By Jim Garamone, DoD News, Defense Media Activity
WASHINGTON -- Two soldiers who died during the Korean War
have been identified from the remains returned from North Korea, President
Donald J. Trump announced last night.
Personnel at the Defense POW/MIA Accounting Agency
identified Army Master Sgt. Charles H. McDaniel and Army Pfc. William H. Jones.
Their remains were repatriated from North Korea following Trump’s summit with
North Korean leader Kim Jong Un.
Both men died in North Korea in 1950.
DoD officials expect many more identifications from the
remains. “The 55 boxes we don’t necessarily attribute to 55 remains,” DPAA
Director Kelly K. McKeague told the Defense Writers Group here yesterday. “The
remains are comingled, … and we expect there to be more than 55.”
He noted that 208 boxes of remains turned over to the United
States from North Korea in the late 1990s turned out to contain more than 400
U.S. service members.
The White House announcement came on the eve of today’s
National POW/MIA Recognition Day observance.
The agency seeks to recover and identify service members
missing from World War II, the Korean War, the Vietnam War and the Cold War.
More than 72,000 Americans are unaccounted-for from World War II. More than
7,200 are unaccounted for from Korea, and around 1,600 from Vietnam.

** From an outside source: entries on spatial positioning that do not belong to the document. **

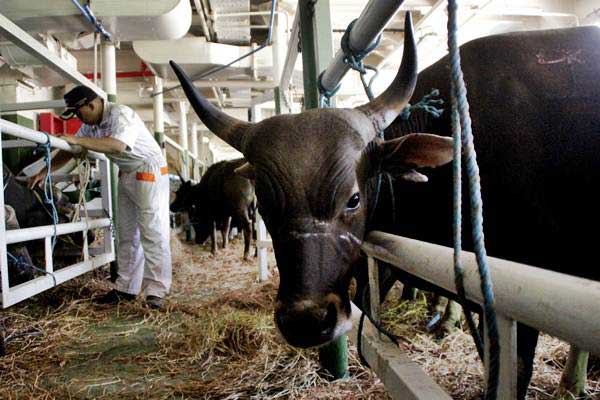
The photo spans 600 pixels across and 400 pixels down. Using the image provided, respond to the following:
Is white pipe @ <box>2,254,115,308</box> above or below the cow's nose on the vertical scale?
below

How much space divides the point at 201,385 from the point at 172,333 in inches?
42.6

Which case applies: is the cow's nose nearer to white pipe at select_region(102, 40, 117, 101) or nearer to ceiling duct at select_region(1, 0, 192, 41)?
ceiling duct at select_region(1, 0, 192, 41)

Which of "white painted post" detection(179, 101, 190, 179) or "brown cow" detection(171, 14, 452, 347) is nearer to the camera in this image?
"brown cow" detection(171, 14, 452, 347)

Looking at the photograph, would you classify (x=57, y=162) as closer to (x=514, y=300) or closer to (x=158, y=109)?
(x=158, y=109)

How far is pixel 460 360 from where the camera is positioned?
8.57 feet

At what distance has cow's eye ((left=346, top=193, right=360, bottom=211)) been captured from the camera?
1.58m

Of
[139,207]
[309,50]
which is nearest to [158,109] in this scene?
[139,207]

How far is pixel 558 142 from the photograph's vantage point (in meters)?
1.83

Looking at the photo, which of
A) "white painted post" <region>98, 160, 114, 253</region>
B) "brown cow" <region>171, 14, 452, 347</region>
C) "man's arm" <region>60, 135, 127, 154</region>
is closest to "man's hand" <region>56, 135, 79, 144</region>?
"man's arm" <region>60, 135, 127, 154</region>

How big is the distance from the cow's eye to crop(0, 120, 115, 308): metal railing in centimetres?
217

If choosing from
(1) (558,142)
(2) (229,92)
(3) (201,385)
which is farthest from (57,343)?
(2) (229,92)

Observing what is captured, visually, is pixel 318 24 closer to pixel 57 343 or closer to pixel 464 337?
pixel 464 337

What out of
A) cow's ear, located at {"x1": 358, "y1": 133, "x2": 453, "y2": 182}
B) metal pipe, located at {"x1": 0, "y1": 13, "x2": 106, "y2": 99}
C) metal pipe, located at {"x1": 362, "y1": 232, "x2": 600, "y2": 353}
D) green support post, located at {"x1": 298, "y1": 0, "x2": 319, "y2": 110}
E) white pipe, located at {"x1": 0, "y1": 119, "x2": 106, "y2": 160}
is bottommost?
metal pipe, located at {"x1": 362, "y1": 232, "x2": 600, "y2": 353}

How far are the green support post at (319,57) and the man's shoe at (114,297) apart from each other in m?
2.59
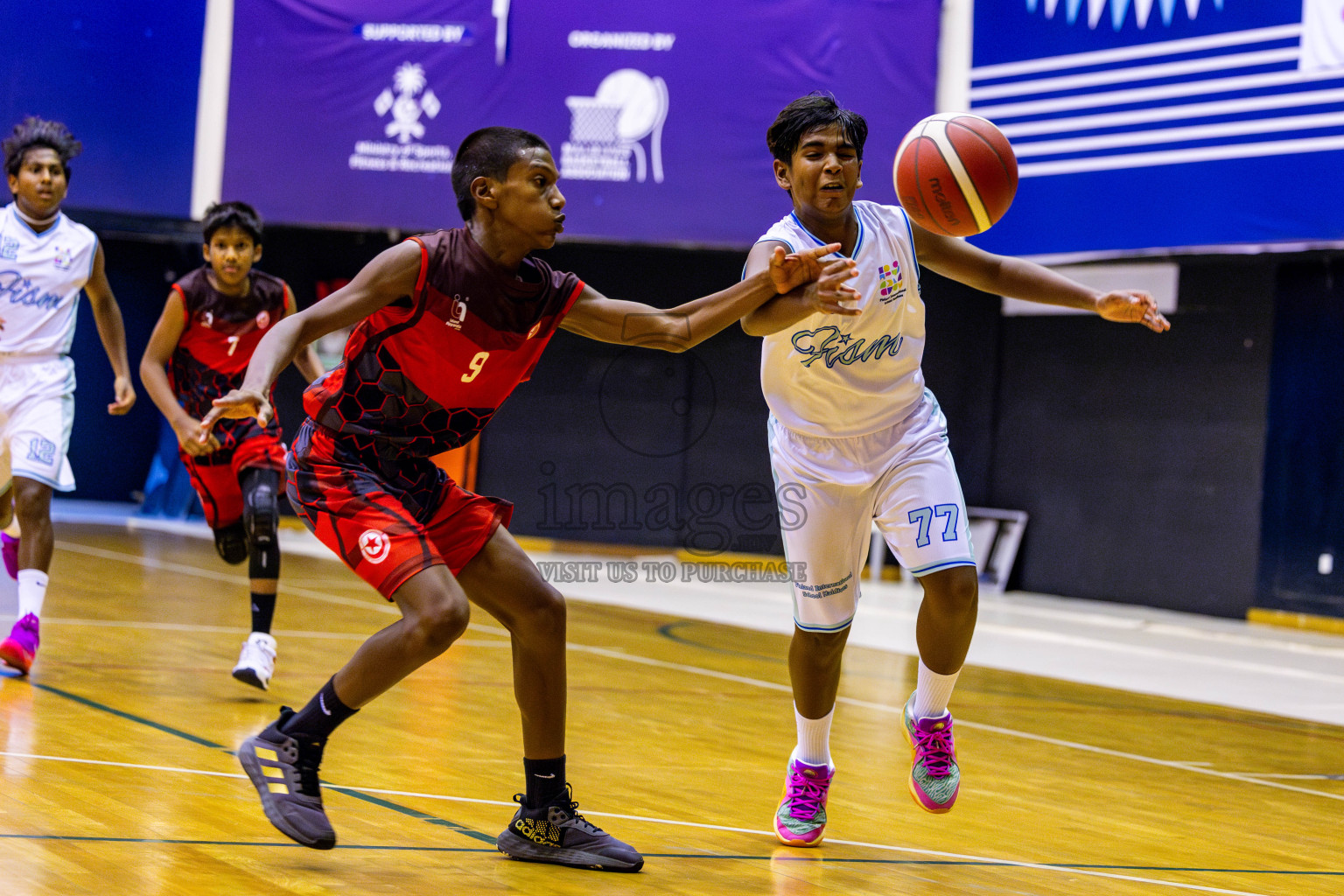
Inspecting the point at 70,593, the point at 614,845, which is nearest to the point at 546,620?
the point at 614,845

Today, 126
Americans are unaccounted-for from Cold War actions.
The agency’s priority is the missing from the Vietnam War
because the acidic conditions of the soil in Southeast Asia is dissolving any
remains.
Scientific breakthroughs – most notably DNA analysis – have
made identification of remains more certain. McKeague said family members of
the missing have provided DNA samples to aid in identification. The agency
received the World War II identification effort in 2010, and it is hampered by
the fact that only 6 percent of the families have DNA samples on record. This
is compared to 92 percent for those missing in the Korean War and 87 percent
from Vietnam.
Negotiations With North Korea
The agency has begun negotiations with North Korean
officials to restart joint excavations in the near future, McKeague said. The
agency received permission from the State Department to continue this
humanitarian mission.
“So, we were allowed … to pursue active communications with
the North Korean army separate and distinct from denuclearization talks,” he said.

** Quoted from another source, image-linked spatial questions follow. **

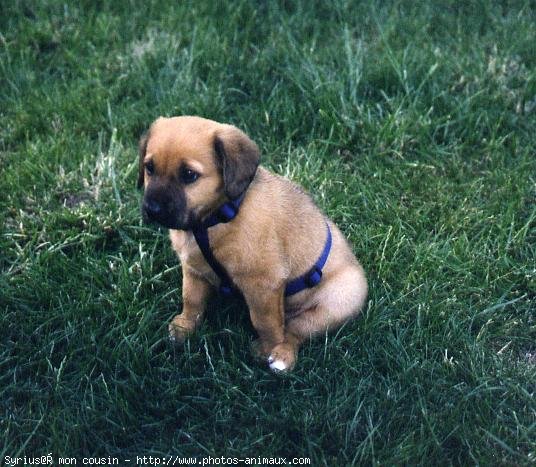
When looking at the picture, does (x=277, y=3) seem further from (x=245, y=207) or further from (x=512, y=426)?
(x=512, y=426)

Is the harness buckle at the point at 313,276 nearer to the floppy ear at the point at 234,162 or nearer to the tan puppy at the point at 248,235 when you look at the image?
the tan puppy at the point at 248,235

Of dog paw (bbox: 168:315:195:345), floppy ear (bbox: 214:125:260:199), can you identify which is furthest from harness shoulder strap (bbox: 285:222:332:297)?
floppy ear (bbox: 214:125:260:199)

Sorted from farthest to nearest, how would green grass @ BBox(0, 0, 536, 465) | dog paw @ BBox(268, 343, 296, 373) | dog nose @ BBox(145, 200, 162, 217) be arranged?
dog paw @ BBox(268, 343, 296, 373) → green grass @ BBox(0, 0, 536, 465) → dog nose @ BBox(145, 200, 162, 217)

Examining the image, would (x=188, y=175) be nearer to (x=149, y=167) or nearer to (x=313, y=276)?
(x=149, y=167)

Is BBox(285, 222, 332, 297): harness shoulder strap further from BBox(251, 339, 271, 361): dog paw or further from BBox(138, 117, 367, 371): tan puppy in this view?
BBox(251, 339, 271, 361): dog paw

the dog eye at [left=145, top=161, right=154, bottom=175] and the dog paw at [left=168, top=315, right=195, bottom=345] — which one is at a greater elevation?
the dog eye at [left=145, top=161, right=154, bottom=175]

“Immediately when we received permission, we reached out to [North Korea’s]
U.N. Mission in New York as our conduit.”
If the two sides can work out an agreement, joint
excavations could resume in the spring, the director said, adding that he hopes
the agency can sit down with the North Koreans in a neutral country in October
to begin negotiations. The last negotiations on this subject were held in 2011.